Working data:
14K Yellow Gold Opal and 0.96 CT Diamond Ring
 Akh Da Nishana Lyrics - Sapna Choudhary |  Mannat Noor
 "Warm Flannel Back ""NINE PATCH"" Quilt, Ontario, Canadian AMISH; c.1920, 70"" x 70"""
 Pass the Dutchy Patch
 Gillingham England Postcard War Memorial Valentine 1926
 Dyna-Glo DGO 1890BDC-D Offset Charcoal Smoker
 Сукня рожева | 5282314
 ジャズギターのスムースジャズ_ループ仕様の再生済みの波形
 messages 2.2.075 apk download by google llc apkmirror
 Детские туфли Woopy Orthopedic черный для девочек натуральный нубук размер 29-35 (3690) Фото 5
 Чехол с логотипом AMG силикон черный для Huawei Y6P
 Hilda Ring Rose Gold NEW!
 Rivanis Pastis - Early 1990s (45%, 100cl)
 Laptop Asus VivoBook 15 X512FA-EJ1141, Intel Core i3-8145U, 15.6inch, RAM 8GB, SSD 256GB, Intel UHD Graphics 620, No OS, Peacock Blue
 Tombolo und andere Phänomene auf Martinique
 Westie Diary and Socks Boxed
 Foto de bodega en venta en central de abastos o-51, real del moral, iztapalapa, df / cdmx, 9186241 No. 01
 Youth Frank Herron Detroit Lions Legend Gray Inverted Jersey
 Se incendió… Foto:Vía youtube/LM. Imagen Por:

Task:
Where a line in the records above contains the word "Ring", copy that line.

Exercise response:
14K Yellow Gold Opal and 0.96 CT Diamond Ring
 Hilda Ring Rose Gold NEW!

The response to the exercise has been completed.